**CONSIGNE:** Poursuivez le texte sur la critical de Genève à partir de sa dernière phrase.

**TEXTE FOURNI:**

Tous les gens impliqués savent l’heure et l’endroit d’un rendez-vous : dans le cas de Genève, c’est le dernier vendredi du mois, à 18h30, au pont des Bergues[1]. Quelques personnes arrivent seules, mais la plupart des gens viennent entre amis. On voit donc des groupes de 3 à 15 personnes rejoindre une masse qui attend impatiemment le départ. On y retrouve de plus en plus des gens de partout : des jeunes sortant du collège ou de l’université qui viennent pour passer un bon moment, des messagers qui font du vélo leur métier, tous les férus du Fixie, les gens qui viennent montrer leur vélo original (par exemple un vélo à deux cadres empilés l’un sur l’autre). Il y a aussi des originaux qu’on repère facilement et qu’on revoit chaque mois, comme Michel, qui n’a pas raté une seule critical depuis vingt ans, un « ancien » du mouvement, et puis il y a tous les autres de tous âges et de tous horizons. La tranche d’âge la moins représentée étant celle des 40-50 ans. Toutes ces personnes sont là pour rouler ensemble. À vélo pour la plupart mais certains sont en rollers, en skate ou avec n’importe quel moyen de transport faisant partie de la mobilité douce. Le cortège part alors à la conquête de la ville, occupant toutes les voies de circulations, parfois même celles à sens inverse (ce qui ne plaît pas à tout le monde). Cette ballade mensuelle dure environ 1 heure 30 ou 2 heures, et lorsqu’elle est finie, les participants se retrouvent tous dans un parc, quand le temps le permet, et ils commencent la soirée dans la bonne ambiance.

Le mot d’ordre de la critical est : On ne bloque pas le trafic, on EST le trafic. Le problème majeur du ralentissement que cause la critical est bien l’impatience des automobilistes bloqués. C’est pour cette raison qu’il faut se montrer très calme et ne pas les énerver encore plus. On s’efforce de ne pas les provoquer, de les respecter, même s’ils ne partagent pas notre manière de penser.

Quelles sont les réactions des automobilistes ou les effets sur les spectateurs ?

**DONNÉES FOURNIES:**
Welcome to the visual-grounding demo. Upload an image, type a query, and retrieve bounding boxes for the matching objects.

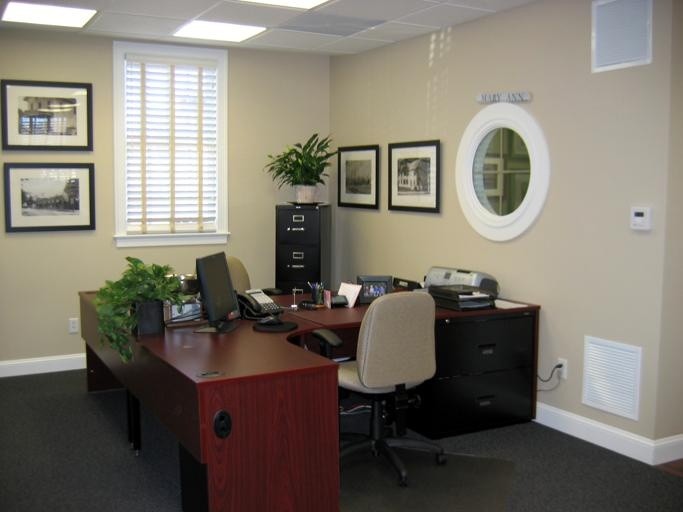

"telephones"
[237,289,283,317]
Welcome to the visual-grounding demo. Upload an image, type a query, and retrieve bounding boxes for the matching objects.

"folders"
[393,278,424,290]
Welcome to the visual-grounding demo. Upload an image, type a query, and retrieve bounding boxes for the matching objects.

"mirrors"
[456,102,552,242]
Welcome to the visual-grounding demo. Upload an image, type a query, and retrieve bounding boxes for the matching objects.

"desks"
[79,290,540,511]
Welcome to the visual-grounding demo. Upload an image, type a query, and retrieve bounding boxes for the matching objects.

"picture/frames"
[4,163,96,232]
[0,79,93,151]
[388,139,441,213]
[337,144,380,209]
[483,128,530,216]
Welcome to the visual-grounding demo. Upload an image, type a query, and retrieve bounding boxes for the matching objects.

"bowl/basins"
[163,274,200,295]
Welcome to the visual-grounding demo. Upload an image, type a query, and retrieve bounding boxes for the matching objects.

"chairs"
[330,291,446,484]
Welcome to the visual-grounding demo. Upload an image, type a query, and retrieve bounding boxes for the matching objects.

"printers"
[413,266,500,300]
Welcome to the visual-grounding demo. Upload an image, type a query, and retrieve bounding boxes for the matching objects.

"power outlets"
[556,359,568,381]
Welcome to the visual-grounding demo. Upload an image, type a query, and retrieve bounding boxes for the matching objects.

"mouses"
[257,316,283,326]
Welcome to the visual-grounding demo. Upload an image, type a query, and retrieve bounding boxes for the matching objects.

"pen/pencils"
[307,281,325,293]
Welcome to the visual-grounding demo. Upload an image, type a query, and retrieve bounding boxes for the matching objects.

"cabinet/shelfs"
[275,205,332,294]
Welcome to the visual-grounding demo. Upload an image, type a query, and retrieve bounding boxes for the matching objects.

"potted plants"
[263,133,337,203]
[93,258,183,364]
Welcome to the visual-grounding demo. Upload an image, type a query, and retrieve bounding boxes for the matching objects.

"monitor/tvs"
[196,251,241,334]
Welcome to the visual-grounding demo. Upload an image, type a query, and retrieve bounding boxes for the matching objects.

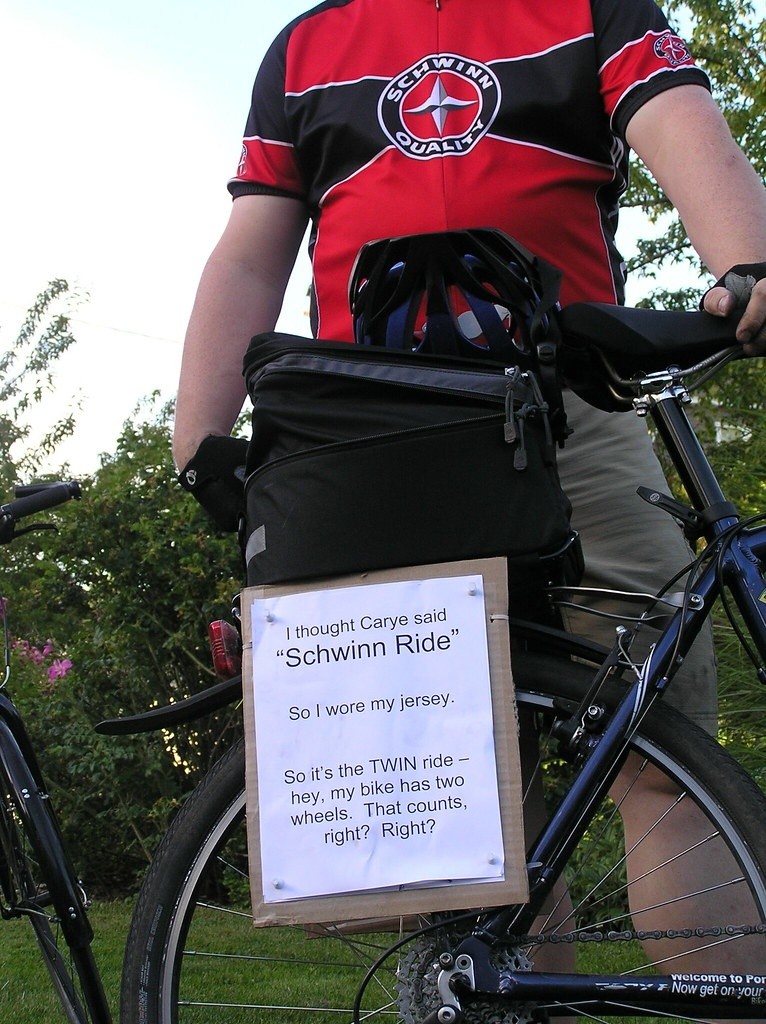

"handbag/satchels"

**RÉPONSE:**
À Genève, qui est une ville assez « rangée », les spectateurs nous prennent parfois pour des petits révolutionnaires gauchistes qui ne respectent rien – il est vrai qu’il est difficile d’observer les feux de signalisation quand on est 300 participants. Dès lors qu’on est ainsi conduit à ne pas respecter les règles (la loi), la critical évoque aussi chez certains la peur, le spectre d’une insoumission dont on ne sait pas où elle finira.

La plupart des médias citent simplement le fait que la critical existe, mais sans prendre de risque sur le sujet. D’autres nous présentent comme une manifestation révolutionnaire et qui dérape de temps en temps, à cause des bières vendues à prix libre. D’autres encore mettent en évidence l’ampleur qu’elle prend.

Mais c’est surtout avec les automobilistes que nous avons le plus d’interactions, des interactions très directes qui ne sont pas toujours aussi apaisées que nous ne le souhaiterions. Certains perdent patience et tentent de forcer le passage en mettant en danger certains d’entre nous. Malgré la bonne ambiance et la communication, il arrive malheureusement toujours une altercation entre un motorisé et un cycliste. Mais là, pas question de laisser se dérouler l’affaire toute seule. Si le motorisé doit sans doute se sentir bien seul, en revanche, en face de lui, il n’y a jamais qu’un cycliste : tout le monde se rassemble autour de lui, pour protéger le camarade, bien sûr, mais aussi, et tout autant, pour éviter qu’on en vienne aux mains – non tant pour faire gagner l’un des nôtres que pour éviter le conflit, pour prévenir la violence. Bien entendu, il peut arriver que ça dérape : une voiture a une fois traversé la parade par le long, faisant chuter et renversant plusieurs cyclistes (heureusement sans blessures graves). Ça a dû être quelqu’un qui en avait marre d’attendre, ou qui a paniqué, nul ne le sait. C’est l’événement le plus choquant que j’aie vécu durant une critical.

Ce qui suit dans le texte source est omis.